More details about bootstrap methods for time series can be found in Bühlmann (2002) or Kreiss and Lahiri (2012).

More sophisticated methods will be needed depending on the model considered. If you have heteroscedasticity, then the residuals \(v_t\) cannot be sampled independently from the fitted residuals. One can use then the so-called wild bootstrap and resample \(v_t^*=s_t^*v_t\), where \(s_t^* \stackrel{\mathrm{iid}}{\sim}F(0,1)\). The simplest such example is the Rademacher distribution, a two point distribution that puts mass \(1/2\) on \(\{-1, 1\}\). One could also resample from \(\mathcal{N}(0,1)\).
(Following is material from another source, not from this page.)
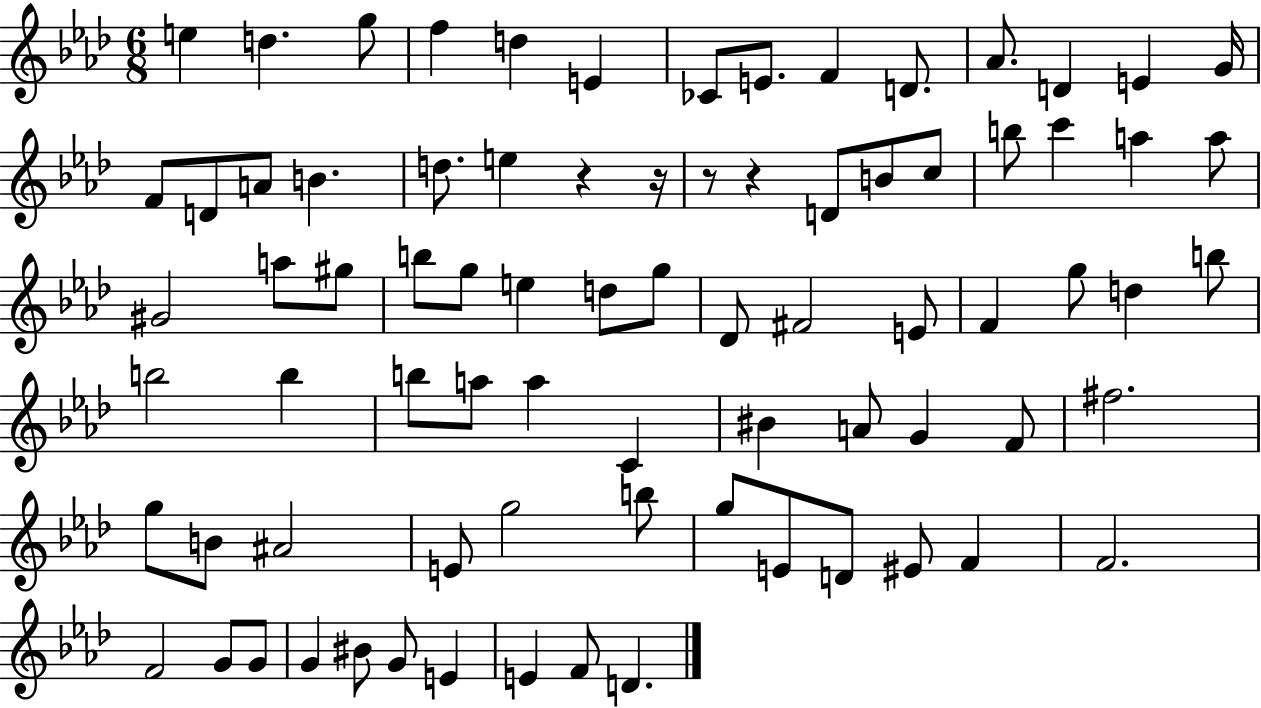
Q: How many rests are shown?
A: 4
3.3.5 Exercice 2: Lake Erie and Lake Huron levels

  1. Fit a linear model to the January observations of the Lake Erie data of the form \(y_t=\beta_0+\beta_1t+\varepsilon_t\), ignoring the temporal dependence. Test the null hypothesis that the trend is not significant.
  2. Use a parametric sieve bootstrap with normal errors to assess the presence of a trend in the Lake Huron dataset. Report your conclusion as a P-value.
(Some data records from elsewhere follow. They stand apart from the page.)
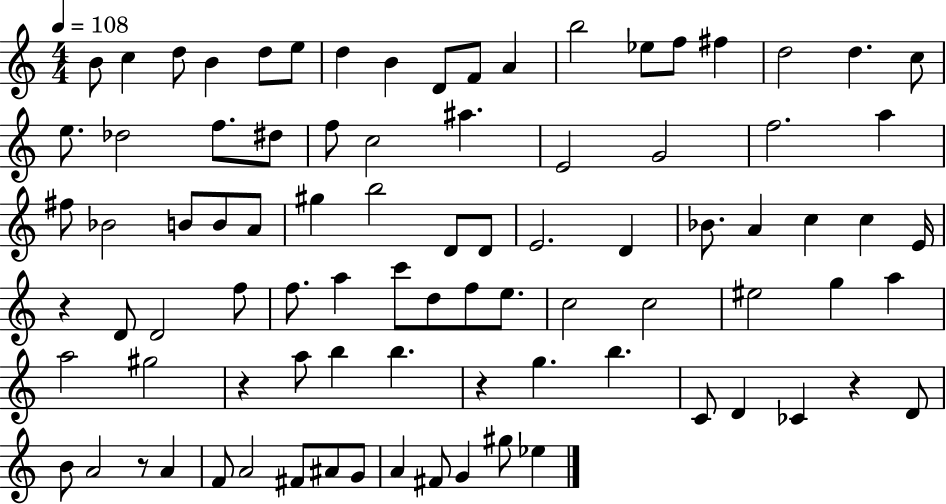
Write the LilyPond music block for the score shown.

{
  \clef treble
  \numericTimeSignature
  \time 4/4
  \key c \major
  \tempo 4 = 108
  b'8 c''4 d''8 b'4 d''8 e''8 | d''4 b'4 d'8 f'8 a'4 | b''2 ees''8 f''8 fis''4 | d''2 d''4. c''8 | \break e''8. des''2 f''8. dis''8 | f''8 c''2 ais''4. | e'2 g'2 | f''2. a''4 | \break fis''8 bes'2 b'8 b'8 a'8 | gis''4 b''2 d'8 d'8 | e'2. d'4 | bes'8. a'4 c''4 c''4 e'16 | \break r4 d'8 d'2 f''8 | f''8. a''4 c'''8 d''8 f''8 e''8. | c''2 c''2 | eis''2 g''4 a''4 | \break a''2 gis''2 | r4 a''8 b''4 b''4. | r4 g''4. b''4. | c'8 d'4 ces'4 r4 d'8 | \break b'8 a'2 r8 a'4 | f'8 a'2 fis'8 ais'8 g'8 | a'4 fis'8 g'4 gis''8 ees''4 | \bar "|."
}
  3. Recall the estimation of the Lake Huron level in Practical 2. There, we saw that fitting an ARMA(2,1) led to a parameter value of \(\theta_1 \approx 1\). Using a parametric bootstrap, test the hypothesis that the parameter \(\theta_1=0\). (Indication: fit an AR(2) model, simulate replicates of the latter and fit an ARMA(2,1) model to the bootstrap time series. Compare the value of your test statistic \(\hat{\theta}_1\) with the estimates \(\{\hat{\theta}_{1b}^{*}\}_{b=1}^B\)).